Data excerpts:
= = = =

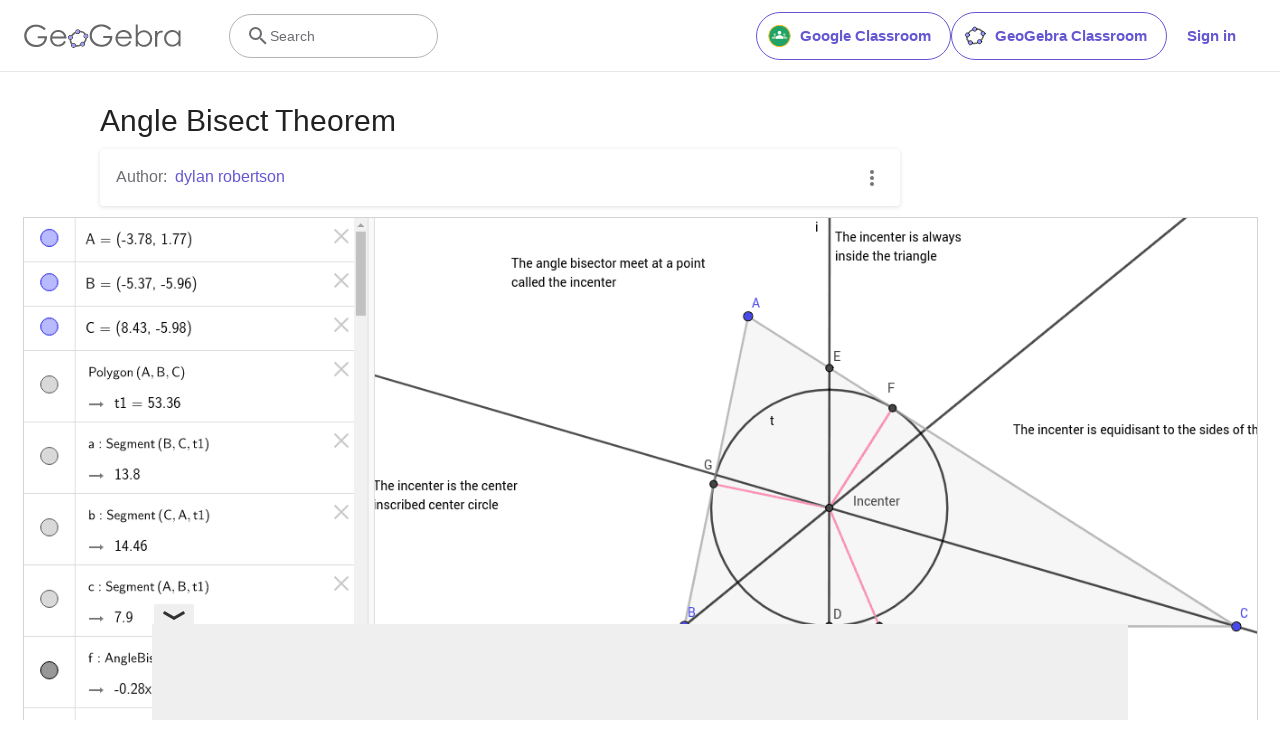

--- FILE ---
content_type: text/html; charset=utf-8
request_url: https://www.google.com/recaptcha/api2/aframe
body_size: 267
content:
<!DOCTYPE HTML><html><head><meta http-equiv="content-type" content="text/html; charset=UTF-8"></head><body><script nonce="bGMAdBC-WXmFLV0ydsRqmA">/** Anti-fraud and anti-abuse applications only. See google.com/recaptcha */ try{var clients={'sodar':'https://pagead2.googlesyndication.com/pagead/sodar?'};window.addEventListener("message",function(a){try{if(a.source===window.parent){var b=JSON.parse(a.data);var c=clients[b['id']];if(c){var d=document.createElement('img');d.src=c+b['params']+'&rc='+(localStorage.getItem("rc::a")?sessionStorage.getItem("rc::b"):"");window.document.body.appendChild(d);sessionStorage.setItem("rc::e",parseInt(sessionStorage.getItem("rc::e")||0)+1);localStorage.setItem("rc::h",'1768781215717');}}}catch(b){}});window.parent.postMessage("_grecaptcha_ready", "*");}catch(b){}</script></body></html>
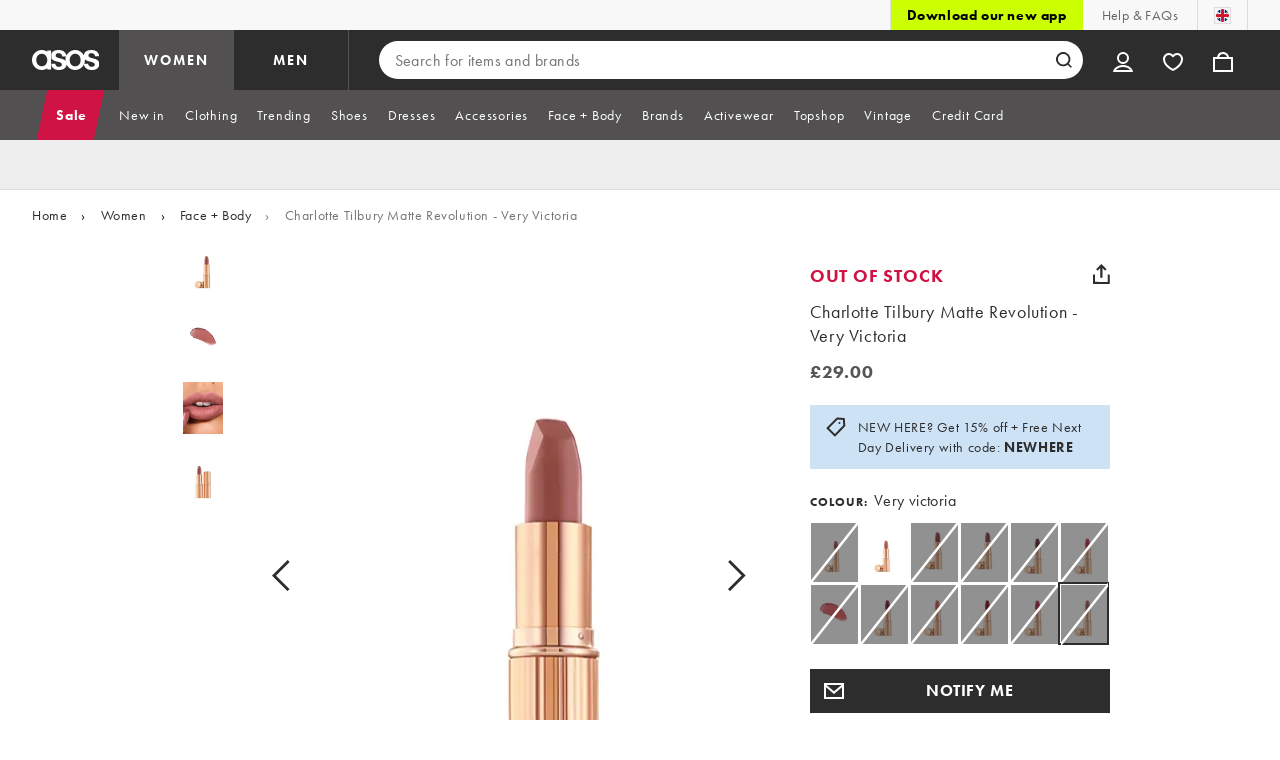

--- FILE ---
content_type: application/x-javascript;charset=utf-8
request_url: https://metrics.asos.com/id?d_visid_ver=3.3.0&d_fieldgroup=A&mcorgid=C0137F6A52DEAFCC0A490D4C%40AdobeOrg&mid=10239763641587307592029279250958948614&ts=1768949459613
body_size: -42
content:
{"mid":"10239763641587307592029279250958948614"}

= = = =

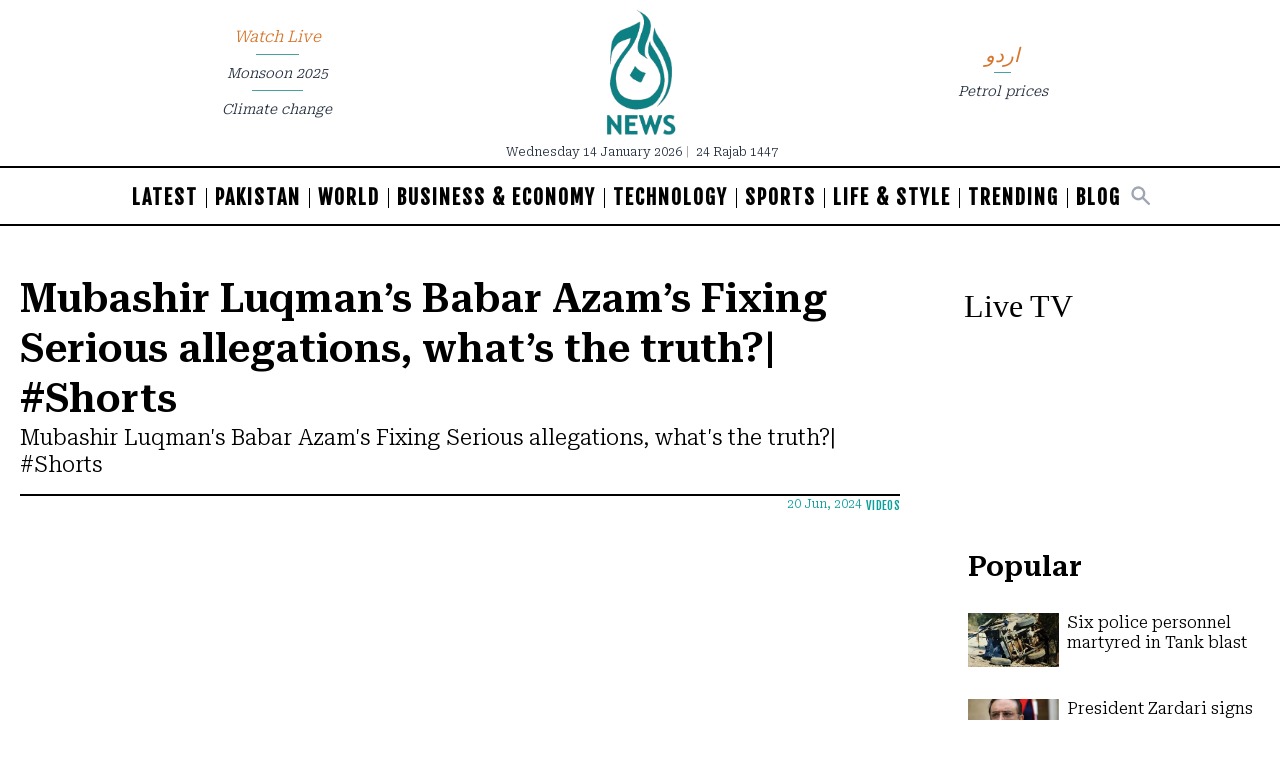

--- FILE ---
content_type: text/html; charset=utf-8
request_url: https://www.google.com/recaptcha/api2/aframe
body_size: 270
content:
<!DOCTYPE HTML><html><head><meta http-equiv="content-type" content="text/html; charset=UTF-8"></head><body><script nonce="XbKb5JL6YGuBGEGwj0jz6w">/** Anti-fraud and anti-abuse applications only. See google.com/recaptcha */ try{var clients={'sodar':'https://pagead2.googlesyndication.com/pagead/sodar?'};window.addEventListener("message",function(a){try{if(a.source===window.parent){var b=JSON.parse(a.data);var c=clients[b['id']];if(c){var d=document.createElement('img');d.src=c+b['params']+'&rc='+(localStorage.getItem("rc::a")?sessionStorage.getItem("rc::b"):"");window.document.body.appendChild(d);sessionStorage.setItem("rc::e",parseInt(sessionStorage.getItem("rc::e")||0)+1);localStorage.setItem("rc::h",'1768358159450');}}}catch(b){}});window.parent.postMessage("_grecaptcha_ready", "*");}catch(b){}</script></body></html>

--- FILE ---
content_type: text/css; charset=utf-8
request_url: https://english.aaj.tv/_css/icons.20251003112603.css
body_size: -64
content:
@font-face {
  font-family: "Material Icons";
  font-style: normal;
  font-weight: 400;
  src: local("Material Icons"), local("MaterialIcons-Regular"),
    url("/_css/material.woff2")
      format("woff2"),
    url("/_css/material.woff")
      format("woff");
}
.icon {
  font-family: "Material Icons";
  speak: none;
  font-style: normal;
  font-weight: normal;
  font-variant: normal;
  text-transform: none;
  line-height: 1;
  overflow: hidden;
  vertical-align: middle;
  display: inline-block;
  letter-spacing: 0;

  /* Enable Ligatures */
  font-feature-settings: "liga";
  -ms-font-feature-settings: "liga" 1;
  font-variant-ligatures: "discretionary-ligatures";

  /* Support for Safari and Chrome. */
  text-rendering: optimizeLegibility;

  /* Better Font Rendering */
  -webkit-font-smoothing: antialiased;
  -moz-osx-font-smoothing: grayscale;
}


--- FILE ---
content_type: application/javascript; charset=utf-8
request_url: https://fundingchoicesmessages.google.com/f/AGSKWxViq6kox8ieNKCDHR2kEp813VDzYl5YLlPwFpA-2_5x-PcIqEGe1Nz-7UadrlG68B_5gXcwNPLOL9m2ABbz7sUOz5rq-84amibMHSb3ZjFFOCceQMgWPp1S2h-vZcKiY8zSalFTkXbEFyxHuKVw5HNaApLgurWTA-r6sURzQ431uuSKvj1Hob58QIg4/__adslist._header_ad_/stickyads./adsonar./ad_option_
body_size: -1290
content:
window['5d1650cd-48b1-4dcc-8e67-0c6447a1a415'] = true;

= = = =

- REQUIREMENT -
Your reply should hold every line from the data that contains "normal", copied in full.

- ANSWER BELOW -
  font-style: normal;
  font-style: normal;
  font-weight: normal;
  font-variant: normal;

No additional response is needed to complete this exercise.